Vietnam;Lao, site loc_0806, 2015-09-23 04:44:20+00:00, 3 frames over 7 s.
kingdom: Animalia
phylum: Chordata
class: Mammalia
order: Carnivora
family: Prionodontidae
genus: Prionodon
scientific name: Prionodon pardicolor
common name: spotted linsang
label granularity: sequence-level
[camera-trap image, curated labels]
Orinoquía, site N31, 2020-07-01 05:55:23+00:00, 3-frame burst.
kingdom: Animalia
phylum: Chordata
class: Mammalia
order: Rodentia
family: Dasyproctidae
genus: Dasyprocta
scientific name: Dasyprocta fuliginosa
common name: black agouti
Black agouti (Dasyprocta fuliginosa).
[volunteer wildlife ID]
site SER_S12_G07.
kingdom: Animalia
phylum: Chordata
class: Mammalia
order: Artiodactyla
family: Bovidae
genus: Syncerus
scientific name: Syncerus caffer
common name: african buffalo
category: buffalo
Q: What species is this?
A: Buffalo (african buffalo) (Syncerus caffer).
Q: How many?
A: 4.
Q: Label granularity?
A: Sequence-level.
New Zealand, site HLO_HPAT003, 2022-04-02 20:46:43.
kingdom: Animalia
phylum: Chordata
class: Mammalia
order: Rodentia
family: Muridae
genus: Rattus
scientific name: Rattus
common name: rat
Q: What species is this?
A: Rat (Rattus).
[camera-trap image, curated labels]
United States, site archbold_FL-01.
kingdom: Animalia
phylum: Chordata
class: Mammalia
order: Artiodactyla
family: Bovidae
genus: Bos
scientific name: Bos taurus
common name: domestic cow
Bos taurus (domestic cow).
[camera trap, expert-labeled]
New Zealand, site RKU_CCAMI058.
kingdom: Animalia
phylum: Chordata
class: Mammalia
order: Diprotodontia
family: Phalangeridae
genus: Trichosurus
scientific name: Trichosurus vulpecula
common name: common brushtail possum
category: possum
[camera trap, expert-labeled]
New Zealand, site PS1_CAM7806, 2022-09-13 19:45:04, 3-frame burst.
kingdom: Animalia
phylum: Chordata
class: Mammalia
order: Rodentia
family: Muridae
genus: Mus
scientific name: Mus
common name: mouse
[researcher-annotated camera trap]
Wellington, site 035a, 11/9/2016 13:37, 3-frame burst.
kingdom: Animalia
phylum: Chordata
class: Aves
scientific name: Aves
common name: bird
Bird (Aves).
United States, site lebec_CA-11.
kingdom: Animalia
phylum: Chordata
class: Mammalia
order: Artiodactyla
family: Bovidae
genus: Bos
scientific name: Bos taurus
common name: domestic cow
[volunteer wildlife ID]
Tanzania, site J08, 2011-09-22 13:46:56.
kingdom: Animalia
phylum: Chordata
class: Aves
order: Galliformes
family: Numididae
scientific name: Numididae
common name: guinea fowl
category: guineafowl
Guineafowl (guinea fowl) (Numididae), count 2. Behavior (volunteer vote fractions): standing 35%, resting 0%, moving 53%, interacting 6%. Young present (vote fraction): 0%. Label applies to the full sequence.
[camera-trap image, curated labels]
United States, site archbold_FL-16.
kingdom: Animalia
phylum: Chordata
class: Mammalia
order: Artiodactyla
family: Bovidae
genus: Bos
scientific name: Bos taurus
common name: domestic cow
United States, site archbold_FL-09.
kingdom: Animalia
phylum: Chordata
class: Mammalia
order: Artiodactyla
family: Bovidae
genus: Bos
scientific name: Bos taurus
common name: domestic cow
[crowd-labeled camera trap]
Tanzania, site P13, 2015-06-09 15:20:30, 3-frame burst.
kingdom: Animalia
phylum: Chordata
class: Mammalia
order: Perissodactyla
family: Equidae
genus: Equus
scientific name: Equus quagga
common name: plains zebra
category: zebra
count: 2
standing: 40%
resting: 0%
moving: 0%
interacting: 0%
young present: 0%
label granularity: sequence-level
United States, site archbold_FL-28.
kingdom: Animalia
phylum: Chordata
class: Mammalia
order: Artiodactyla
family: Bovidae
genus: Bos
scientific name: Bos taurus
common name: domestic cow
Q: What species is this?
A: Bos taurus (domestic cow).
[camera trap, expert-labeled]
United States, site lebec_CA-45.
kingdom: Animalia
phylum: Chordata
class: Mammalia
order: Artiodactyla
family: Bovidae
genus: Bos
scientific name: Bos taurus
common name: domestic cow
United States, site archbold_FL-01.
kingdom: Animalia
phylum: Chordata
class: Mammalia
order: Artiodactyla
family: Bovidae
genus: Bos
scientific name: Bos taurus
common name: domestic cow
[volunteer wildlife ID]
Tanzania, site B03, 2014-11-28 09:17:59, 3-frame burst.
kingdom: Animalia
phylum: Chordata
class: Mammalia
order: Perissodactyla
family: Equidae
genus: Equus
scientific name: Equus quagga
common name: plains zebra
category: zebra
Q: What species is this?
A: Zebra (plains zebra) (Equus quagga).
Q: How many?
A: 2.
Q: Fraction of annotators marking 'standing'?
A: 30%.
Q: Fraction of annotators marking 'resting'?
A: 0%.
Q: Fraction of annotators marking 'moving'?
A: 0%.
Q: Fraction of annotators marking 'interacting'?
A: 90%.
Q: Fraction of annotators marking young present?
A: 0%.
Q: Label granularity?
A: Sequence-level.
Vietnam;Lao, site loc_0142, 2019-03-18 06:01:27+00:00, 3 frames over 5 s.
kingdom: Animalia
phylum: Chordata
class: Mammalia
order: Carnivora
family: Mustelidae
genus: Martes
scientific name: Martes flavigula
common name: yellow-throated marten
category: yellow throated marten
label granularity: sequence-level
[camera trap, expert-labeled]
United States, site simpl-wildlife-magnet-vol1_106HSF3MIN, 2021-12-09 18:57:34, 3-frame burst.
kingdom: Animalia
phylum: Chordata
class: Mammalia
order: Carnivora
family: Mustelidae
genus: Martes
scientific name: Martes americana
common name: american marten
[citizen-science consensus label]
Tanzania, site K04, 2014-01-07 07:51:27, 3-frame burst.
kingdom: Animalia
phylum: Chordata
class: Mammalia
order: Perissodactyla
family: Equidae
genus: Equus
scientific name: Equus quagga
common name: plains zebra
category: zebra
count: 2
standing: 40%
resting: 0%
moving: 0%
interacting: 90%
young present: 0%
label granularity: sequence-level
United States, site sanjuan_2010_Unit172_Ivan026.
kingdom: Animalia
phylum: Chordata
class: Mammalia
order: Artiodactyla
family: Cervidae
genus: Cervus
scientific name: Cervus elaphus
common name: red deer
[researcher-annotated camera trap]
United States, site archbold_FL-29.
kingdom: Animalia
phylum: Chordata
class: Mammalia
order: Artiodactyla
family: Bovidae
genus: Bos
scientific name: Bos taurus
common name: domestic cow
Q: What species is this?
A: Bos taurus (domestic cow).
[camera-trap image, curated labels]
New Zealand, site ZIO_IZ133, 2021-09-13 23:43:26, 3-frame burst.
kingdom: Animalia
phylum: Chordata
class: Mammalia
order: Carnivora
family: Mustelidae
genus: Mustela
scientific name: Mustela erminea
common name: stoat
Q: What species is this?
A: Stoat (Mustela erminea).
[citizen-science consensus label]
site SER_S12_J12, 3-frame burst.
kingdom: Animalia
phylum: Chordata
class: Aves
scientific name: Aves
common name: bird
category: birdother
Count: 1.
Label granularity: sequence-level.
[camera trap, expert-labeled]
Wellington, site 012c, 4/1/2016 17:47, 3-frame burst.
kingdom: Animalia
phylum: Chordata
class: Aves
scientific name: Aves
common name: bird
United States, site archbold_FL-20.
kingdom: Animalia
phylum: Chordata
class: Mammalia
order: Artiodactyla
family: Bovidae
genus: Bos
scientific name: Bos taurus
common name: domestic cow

_WHAT THE TASK ASKS_
Restate all of the entries exactly, please.

_EXERCISE RESPONSE_
Vietnam;Lao, site loc_0806, 2015-09-23 04:44:20+00:00, 3 frames over 7 s.
kingdom: Animalia
phylum: Chordata
class: Mammalia
order: Carnivora
family: Prionodontidae
genus: Prionodon
scientific name: Prionodon pardicolor
common name: spotted linsang
label granularity: sequence-level
[camera-trap image, curated labels]
Orinoquía, site N31, 2020-07-01 05:55:23+00:00, 3-frame burst.
kingdom: Animalia
phylum: Chordata
class: Mammalia
order: Rodentia
family: Dasyproctidae
genus: Dasyprocta
scientific name: Dasyprocta fuliginosa
common name: black agouti
Black agouti (Dasyprocta fuliginosa).
[volunteer wildlife ID]
site SER_S12_G07.
kingdom: Animalia
phylum: Chordata
class: Mammalia
order: Artiodactyla
family: Bovidae
genus: Syncerus
scientific name: Syncerus caffer
common name: african buffalo
category: buffalo
Q: What species is this?
A: Buffalo (african buffalo) (Syncerus caffer).
Q: How many?
A: 4.
Q: Label granularity?
A: Sequence-level.
New Zealand, site HLO_HPAT003, 2022-04-02 20:46:43.
kingdom: Animalia
phylum: Chordata
class: Mammalia
order: Rodentia
family: Muridae
genus: Rattus
scientific name: Rattus
common name: rat
Q: What species is this?
A: Rat (Rattus).
[camera-trap image, curated labels]
United States, site archbold_FL-01.
kingdom: Animalia
phylum: Chordata
class: Mammalia
order: Artiodactyla
family: Bovidae
genus: Bos
scientific name: Bos taurus
common name: domestic cow
Bos taurus (domestic cow).
[camera trap, expert-labeled]
New Zealand, site RKU_CCAMI058.
kingdom: Animalia
phylum: Chordata
class: Mammalia
order: Diprotodontia
family: Phalangeridae
genus: Trichosurus
scientific name: Trichosurus vulpecula
common name: common brushtail possum
category: possum
[camera trap, expert-labeled]
New Zealand, site PS1_CAM7806, 2022-09-13 19:45:04, 3-frame burst.
kingdom: Animalia
phylum: Chordata
class: Mammalia
order: Rodentia
family: Muridae
genus: Mus
scientific name: Mus
common name: mouse
[researcher-annotated camera trap]
Wellington, site 035a, 11/9/2016 13:37, 3-frame burst.
kingdom: Animalia
phylum: Chordata
class: Aves
scientific name: Aves
common name: bird
Bird (Aves).
United States, site lebec_CA-11.
kingdom: Animalia
phylum: Chordata
class: Mammalia
order: Artiodactyla
family: Bovidae
genus: Bos
scientific name: Bos taurus
common name: domestic cow
[volunteer wildlife ID]
Tanzania, site J08, 2011-09-22 13:46:56.
kingdom: Animalia
phylum: Chordata
class: Aves
order: Galliformes
family: Numididae
scientific name: Numididae
common name: guinea fowl
category: guineafowl
Guineafowl (guinea fowl) (Numididae), count 2. Behavior (volunteer vote fractions): standing 35%, resting 0%, moving 53%, interacting 6%. Young present (vote fraction): 0%. Label applies to the full sequence.
[camera-trap image, curated labels]
United States, site archbold_FL-16.
kingdom: Animalia
phylum: Chordata
class: Mammalia
order: Artiodactyla
family: Bovidae
genus: Bos
scientific name: Bos taurus
common name: domestic cow
United States, site archbold_FL-09.
kingdom: Animalia
phylum: Chordata
class: Mammalia
order: Artiodactyla
family: Bovidae
genus: Bos
scientific name: Bos taurus
common name: domestic cow
[crowd-labeled camera trap]
Tanzania, site P13, 2015-06-09 15:20:30, 3-frame burst.
kingdom: Animalia
phylum: Chordata
class: Mammalia
order: Perissodactyla
family: Equidae
genus: Equus
scientific name: Equus quagga
common name: plains zebra
category: zebra
count: 2
standing: 40%
resting: 0%
moving: 0%
interacting: 0%
young present: 0%
label granularity: sequence-level
United States, site archbold_FL-28.
kingdom: Animalia
phylum: Chordata
class: Mammalia
order: Artiodactyla
family: Bovidae
genus: Bos
scientific name: Bos taurus
common name: domestic cow
Q: What species is this?
A: Bos taurus (domestic cow).
[camera trap, expert-labeled]
United States, site lebec_CA-45.
kingdom: Animalia
phylum: Chordata
class: Mammalia
order: Artiodactyla
family: Bovidae
genus: Bos
scientific name: Bos taurus
common name: domestic cow
United States, site archbold_FL-01.
kingdom: Animalia
phylum: Chordata
class: Mammalia
order: Artiodactyla
family: Bovidae
genus: Bos
scientific name: Bos taurus
common name: domestic cow
[volunteer wildlife ID]
Tanzania, site B03, 2014-11-28 09:17:59, 3-frame burst.
kingdom: Animalia
phylum: Chordata
class: Mammalia
order: Perissodactyla
family: Equidae
genus: Equus
scientific name: Equus quagga
common name: plains zebra
category: zebra
Q: What species is this?
A: Zebra (plains zebra) (Equus quagga).
Q: How many?
A: 2.
Q: Fraction of annotators marking 'standing'?
A: 30%.
Q: Fraction of annotators marking 'resting'?
A: 0%.
Q: Fraction of annotators marking 'moving'?
A: 0%.
Q: Fraction of annotators marking 'interacting'?
A: 90%.
Q: Fraction of annotators marking young present?
A: 0%.
Q: Label granularity?
A: Sequence-level.
Vietnam;Lao, site loc_0142, 2019-03-18 06:01:27+00:00, 3 frames over 5 s.
kingdom: Animalia
phylum: Chordata
class: Mammalia
order: Carnivora
family: Mustelidae
genus: Martes
scientific name: Martes flavigula
common name: yellow-throated marten
category: yellow throated marten
label granularity: sequence-level
[camera trap, expert-labeled]
United States, site simpl-wildlife-magnet-vol1_106HSF3MIN, 2021-12-09 18:57:34, 3-frame burst.
kingdom: Animalia
phylum: Chordata
class: Mammalia
order: Carnivora
family: Mustelidae
genus: Martes
scientific name: Martes americana
common name: american marten
[citizen-science consensus label]
Tanzania, site K04, 2014-01-07 07:51:27, 3-frame burst.
kingdom: Animalia
phylum: Chordata
class: Mammalia
order: Perissodactyla
family: Equidae
genus: Equus
scientific name: Equus quagga
common name: plains zebra
category: zebra
count: 2
standing: 40%
resting: 0%
moving: 0%
interacting: 90%
young present: 0%
label granularity: sequence-level
United States, site sanjuan_2010_Unit172_Ivan026.
kingdom: Animalia
phylum: Chordata
class: Mammalia
order: Artiodactyla
family: Cervidae
genus: Cervus
scientific name: Cervus elaphus
common name: red deer
[researcher-annotated camera trap]
United States, site archbold_FL-29.
kingdom: Animalia
phylum: Chordata
class: Mammalia
order: Artiodactyla
family: Bovidae
genus: Bos
scientific name: Bos taurus
common name: domestic cow
Q: What species is this?
A: Bos taurus (domestic cow).
[camera-trap image, curated labels]
New Zealand, site ZIO_IZ133, 2021-09-13 23:43:26, 3-frame burst.
kingdom: Animalia
phylum: Chordata
class: Mammalia
order: Carnivora
family: Mustelidae
genus: Mustela
scientific name: Mustela erminea
common name: stoat
Q: What species is this?
A: Stoat (Mustela erminea).
[citizen-science consensus label]
site SER_S12_J12, 3-frame burst.
kingdom: Animalia
phylum: Chordata
class: Aves
scientific name: Aves
common name: bird
category: birdother
Count: 1.
Label granularity: sequence-level.
[camera trap, expert-labeled]
Wellington, site 012c, 4/1/2016 17:47, 3-frame burst.
kingdom: Animalia
phylum: Chordata
class: Aves
scientific name: Aves
common name: bird
United States, site archbold_FL-20.
kingdom: Animalia
phylum: Chordata
class: Mammalia
order: Artiodactyla
family: Bovidae
genus: Bos
scientific name: Bos taurus
common name: domestic cow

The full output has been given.